Teks untuk Ditelaah:
◆ ◆ ◆ ◆ ◆ ◆ ◆
Dalam putusannya, pengugat Rudy Dermawan Muliadi dan Faaz Ismail dinyatakan sebagai Ketua Umum dan Sekretaris Jenderal DPP APKOMINDO Masa Bakti 2015-2020 berdasarkan Keputusan Munaslub APKOMINDO di Jakarta pada tanggal 02 Februari 2015. 

Padahal, menurut Hoky, Munaslub versi APKOMINDO 2015 tidak sesuai dengan AD/ART APKOMINDO dan tidak dihadiri 2/3 DPD APKOMINDO, karena tidak ada satu pun DPD APKOMINDO yang hadir, termasuk DPD APKOMINDO DKI Jakarta yang saat itu dijabat Nana Osay selaku Ketua dan Faaz Ismail selaku Sekretaris.

"Bahkan, pada saat Munaslub 2015 tersebut, Faaz Ismasil sendiri tidak hadir. sehingga aneh jika dia terpilih sebagai Sekretaris Jenderal DPP APKOMINDO", ungkap Hoky. 

Belum lagi dari bukti pemberitaan dan dari email pemberitahuan serta fakta foto-foto yang beredar di tahun 2015, Rudi Rusdiah adalah Ketua Umum dan Rudy Dermawan Muliadi sebagai Sekretaris Jenderal. 
 
Bahkan, menurut Hoky, Rudi Rusdiah justeru menjadi Saksi di persidangan perkara nomor: 633/Pdt.G/2018/PN JakSel. Yang mana, ia menerangkan kepada Majelis Hakim, bahwa fakta yang sebenarnya adalah dirinya justeru menyadari kesalahannya dan memilih berpihak ke Munas APKOMINDO yang sah yakni Ketua Umumnya Soegiharto Santoso.
◆ ◆ ◆ ◆ ◆ ◆ ◆
Tugas Anda:
A: Menurut teks tentang sengketa APKOMINDO, siapa yang menjabat Ketua DPD APKOMINDO DKI Jakarta pada saat Munaslub 2015?
B: Tuliskan ulang bagian teks tentang sengketa APKOMINDO yang dimulai dengan kata "Belum lagi dari" dan berlanjut sampai kata "sebagai Sekretaris Jenderal.".
C: Kembangkan teks tentang sengketa APKOMINDO lebih jauh, mulai dari bagian tempat teks itu berhenti.
Baris-baris data berikut tidak ada hubungannya dengan teks tentang sengketa APKOMINDO.

Data Tercatat:
◆ ◆ ◆ ◆ ◆ ◆ ◆
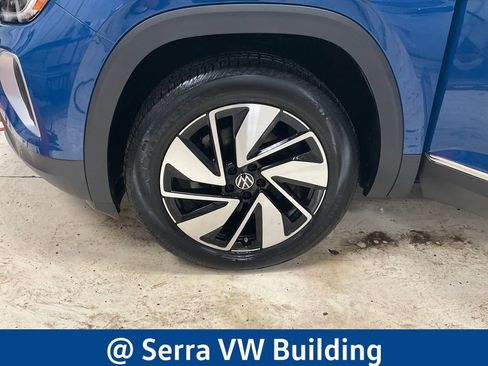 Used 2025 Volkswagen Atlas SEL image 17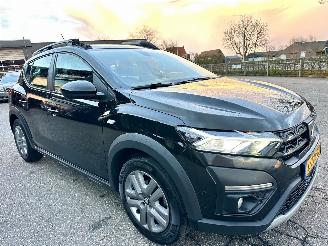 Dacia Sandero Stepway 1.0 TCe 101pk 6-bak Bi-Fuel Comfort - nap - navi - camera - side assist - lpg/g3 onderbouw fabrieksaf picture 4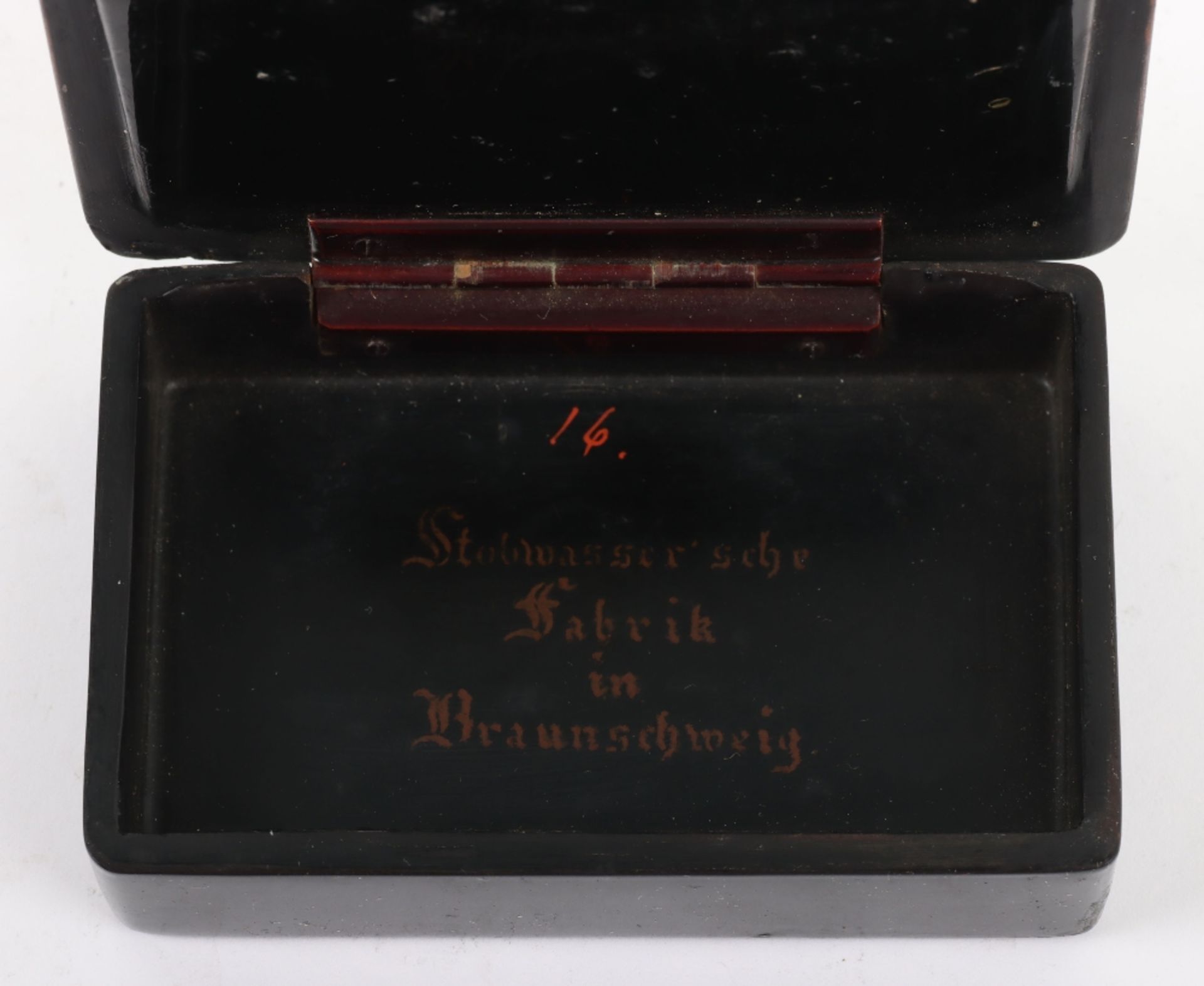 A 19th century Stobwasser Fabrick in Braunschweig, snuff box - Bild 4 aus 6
◆ ◆ ◆ ◆ ◆ ◆ ◆
Jawaban Anda:
A: Nana Osay.

B:
Belum lagi dari bukti pemberitaan dan dari email pemberitahuan serta fakta foto-foto yang beredar di tahun 2015, Rudi Rusdiah adalah Ketua Umum dan Rudy Dermawan Muliadi sebagai Sekretaris Jenderal.

C:
Ironisnya, saat Soegiharto Santoso selaku Ketum APKOMINDO yang sah ingin melakukan upaya hukum banding ke Pengadilan Tinggi DKI Jakarta, ternyata putusannya adalah 'Menguatkan Putusan Pengadilan Negeri Jakarta Selatan yang dimohonkan banding tersebut'.

Padahal, faktanya Soegiharto Santoso terpilih secara sah pada saat Munas Apkomindo 2015 yang diselenggarakan pada tanggal 13 sampai dengan 15 Februari 2015 dan dihadiri oleh lebih dari 2/3 DPD APKOMINDO. 

Sebelumnya SK KUMHAM RI tahun 2012 yang telah mereka gugat di PTUN, pihak mereka kalah terus hingga di tingkat kasasi di MA. 

Sementara itu, untuk menghadapi gugatan tersebut, Hoky melaksanakan press conference di ruang serbaguna LSP Pers Indonesia usai pelatihan asesor kompetensi di ruang Serba Guna LSP Pers Indonesia Jakarta.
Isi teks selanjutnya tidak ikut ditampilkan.